Although church and Sunday school attendance is falling (about 13 per cent say they regularly attend Christian religious services, aside from weddings and funerals), most current surveys of the British population find that about half still identify as Christian. And ComRes polling in January 2017 found that 52 per cent of people think it’s important that UK politicians and policy-makers have a good understanding of religion in the UK.

Perhaps this is why May, when asked by The Sunday Times last year how she makes tough decisions, felt able to mention her Christianity:  “There is something in terms of faith, I am a practising member of the Church of England and so forth, that lies behind what I do.”

“I don’t think we’re likely to react hysterically or with paranoid fear if our politicians start talking about their faith,” reflects Spencer. “What we don’t like is if they start ‘preaching’ about it.”

“Don’t do God”

So if May can speak about her personal faith, why was the nation so squeamish when Tony Blair did the same thing? Notoriously, the former Labour leader spoke so frankly about his religion when Prime Minister that his spin doctor Alastair Campbell warned: “We don’t do God.” Some of Blair’s critics accuse him of being driven to the Iraq war by his faith.

Although Blair’s faith is treated as the “watershed” of British society no longer finding public displays of religion acceptable, Spencer believes Blair’s problem was an unusual one.
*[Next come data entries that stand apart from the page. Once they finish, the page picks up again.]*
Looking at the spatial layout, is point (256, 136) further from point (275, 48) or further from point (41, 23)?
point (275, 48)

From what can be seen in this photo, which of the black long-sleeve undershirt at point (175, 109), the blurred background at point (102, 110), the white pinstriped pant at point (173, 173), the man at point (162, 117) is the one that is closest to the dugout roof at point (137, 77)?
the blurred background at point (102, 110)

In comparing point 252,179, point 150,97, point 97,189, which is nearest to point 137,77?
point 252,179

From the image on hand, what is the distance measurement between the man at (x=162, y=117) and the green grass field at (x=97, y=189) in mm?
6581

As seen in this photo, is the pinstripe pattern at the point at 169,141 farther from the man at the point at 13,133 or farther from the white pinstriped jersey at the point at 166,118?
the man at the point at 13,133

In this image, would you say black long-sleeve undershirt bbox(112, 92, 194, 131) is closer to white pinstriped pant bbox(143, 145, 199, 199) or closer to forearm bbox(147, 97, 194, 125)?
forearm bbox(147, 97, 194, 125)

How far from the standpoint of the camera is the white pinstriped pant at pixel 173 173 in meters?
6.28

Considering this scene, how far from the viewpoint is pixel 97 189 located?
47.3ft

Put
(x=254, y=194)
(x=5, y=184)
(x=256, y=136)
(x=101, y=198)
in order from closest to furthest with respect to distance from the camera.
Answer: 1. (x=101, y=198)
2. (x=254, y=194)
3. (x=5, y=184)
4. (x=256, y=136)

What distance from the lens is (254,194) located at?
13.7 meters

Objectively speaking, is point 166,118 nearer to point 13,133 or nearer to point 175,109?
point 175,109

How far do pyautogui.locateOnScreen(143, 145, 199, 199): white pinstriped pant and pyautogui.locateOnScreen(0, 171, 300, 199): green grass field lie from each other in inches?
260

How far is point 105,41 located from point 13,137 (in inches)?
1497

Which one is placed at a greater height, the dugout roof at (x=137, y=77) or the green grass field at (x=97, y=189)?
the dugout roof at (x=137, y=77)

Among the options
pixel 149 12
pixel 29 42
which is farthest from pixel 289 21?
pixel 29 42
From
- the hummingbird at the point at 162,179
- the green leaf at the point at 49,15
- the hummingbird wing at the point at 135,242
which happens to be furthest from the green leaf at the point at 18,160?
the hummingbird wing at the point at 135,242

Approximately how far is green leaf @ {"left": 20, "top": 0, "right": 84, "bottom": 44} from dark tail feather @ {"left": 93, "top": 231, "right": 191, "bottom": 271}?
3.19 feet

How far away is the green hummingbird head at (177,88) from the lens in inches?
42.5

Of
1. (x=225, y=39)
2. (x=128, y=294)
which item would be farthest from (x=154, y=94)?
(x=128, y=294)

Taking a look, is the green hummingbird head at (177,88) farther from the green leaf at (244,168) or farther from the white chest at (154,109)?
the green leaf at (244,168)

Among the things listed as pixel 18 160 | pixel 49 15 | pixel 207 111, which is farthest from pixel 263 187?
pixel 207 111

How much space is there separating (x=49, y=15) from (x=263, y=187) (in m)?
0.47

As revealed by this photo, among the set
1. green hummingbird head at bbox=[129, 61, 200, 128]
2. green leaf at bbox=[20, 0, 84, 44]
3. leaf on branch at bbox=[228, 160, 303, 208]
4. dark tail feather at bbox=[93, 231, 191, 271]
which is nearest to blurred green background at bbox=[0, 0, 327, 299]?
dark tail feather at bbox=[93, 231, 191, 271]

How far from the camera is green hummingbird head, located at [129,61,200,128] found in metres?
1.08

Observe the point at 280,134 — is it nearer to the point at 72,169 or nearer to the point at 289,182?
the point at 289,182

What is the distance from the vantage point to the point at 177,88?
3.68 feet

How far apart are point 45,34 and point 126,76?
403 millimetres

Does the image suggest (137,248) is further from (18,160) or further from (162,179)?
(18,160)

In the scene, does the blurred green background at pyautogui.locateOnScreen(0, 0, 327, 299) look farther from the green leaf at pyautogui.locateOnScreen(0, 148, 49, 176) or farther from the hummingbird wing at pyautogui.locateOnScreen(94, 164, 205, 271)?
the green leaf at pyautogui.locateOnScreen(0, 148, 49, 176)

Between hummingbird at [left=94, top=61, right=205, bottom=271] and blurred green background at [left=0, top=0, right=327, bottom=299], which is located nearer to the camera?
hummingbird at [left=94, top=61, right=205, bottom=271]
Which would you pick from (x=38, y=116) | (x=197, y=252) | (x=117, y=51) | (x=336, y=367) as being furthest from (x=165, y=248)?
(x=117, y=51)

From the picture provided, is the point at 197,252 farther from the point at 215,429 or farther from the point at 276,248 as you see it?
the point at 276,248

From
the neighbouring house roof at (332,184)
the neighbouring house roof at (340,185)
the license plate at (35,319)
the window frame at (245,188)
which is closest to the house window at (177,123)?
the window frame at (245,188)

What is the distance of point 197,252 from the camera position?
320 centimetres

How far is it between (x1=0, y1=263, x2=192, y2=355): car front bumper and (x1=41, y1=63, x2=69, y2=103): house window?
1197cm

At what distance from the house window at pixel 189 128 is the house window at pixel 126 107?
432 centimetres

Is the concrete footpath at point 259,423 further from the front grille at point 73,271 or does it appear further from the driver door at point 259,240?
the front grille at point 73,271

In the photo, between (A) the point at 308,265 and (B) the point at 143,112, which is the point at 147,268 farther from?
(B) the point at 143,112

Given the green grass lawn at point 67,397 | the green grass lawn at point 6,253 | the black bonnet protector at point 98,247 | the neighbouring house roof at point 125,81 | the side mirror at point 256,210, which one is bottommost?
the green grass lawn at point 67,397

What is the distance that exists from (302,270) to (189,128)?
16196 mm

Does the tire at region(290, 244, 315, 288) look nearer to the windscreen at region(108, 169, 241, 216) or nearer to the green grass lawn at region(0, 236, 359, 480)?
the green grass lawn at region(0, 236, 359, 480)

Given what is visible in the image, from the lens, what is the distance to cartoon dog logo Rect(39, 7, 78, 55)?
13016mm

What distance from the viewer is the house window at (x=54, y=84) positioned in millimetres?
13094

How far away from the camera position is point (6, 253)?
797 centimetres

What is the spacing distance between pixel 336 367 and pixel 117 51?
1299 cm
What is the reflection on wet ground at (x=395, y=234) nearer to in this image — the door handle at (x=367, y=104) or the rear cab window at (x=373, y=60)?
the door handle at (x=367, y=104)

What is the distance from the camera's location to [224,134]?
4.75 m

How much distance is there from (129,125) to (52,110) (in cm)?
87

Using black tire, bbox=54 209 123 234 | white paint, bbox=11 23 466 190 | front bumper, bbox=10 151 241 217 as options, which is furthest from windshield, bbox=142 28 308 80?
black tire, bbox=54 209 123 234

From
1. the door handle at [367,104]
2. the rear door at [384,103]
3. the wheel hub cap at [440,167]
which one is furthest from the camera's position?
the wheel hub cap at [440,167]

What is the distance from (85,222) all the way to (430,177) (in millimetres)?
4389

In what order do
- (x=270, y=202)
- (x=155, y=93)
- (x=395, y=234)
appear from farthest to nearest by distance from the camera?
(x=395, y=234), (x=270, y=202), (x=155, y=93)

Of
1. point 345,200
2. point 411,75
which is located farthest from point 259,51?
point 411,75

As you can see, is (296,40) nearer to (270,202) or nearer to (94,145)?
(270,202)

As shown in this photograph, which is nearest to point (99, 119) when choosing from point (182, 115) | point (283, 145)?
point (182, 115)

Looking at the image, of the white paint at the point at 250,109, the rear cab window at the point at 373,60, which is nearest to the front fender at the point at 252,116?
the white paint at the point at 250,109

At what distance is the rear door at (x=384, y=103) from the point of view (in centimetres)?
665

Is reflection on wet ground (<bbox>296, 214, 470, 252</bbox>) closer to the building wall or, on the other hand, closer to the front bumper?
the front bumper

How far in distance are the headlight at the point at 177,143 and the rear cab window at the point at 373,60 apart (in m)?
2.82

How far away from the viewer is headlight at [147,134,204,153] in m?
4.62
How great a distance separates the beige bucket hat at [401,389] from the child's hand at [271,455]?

Like Farron, he was a convert. He famously converted to Catholicism as an adult (and by doing so after his resignation, side-stepped the question of a Catholic Prime Minister). Farron was baptised at 21. The British public is more comfortable with a leader who is culturally Christian than one who came to religion in their adulthood, who are subjected to more scrutiny.

That’s why Gordon Brown, David Cameron and Theresa May can get away with talking about their faith, according to Spencer. “Brown, a much more cultural Presbyterian, used a lot of Biblical language. Cameron talked about it all the time – but he was able to do so because he had a vague, cultural, undogmatic Anglicanism,” he tells me. “And May holds it at arm’s length and talks about being a clergyman’s daughter, in the same way Brown talked about his father’s moral compass.”

This doesn’t stop May’s hard Brexit and non-liberal domestic policy jarring with her Christian values, however. According to Harrison’s polling, Christian voters’ priorities lie in social justice, and tackling poverty at home and overseas – in contrast with the general population’s preoccupations.

Polling from 2015 (pre-Brexit, granted) found that practising Christians stated more concern about social justice (27 per cent) than immigration (14 per cent). When entering No 10, May put herself “squarely at the service of ordinary working-class people”. Perhaps it’s time for her to practise what she preaches.

Anoosh Chakelian is senior writer at the New Statesman.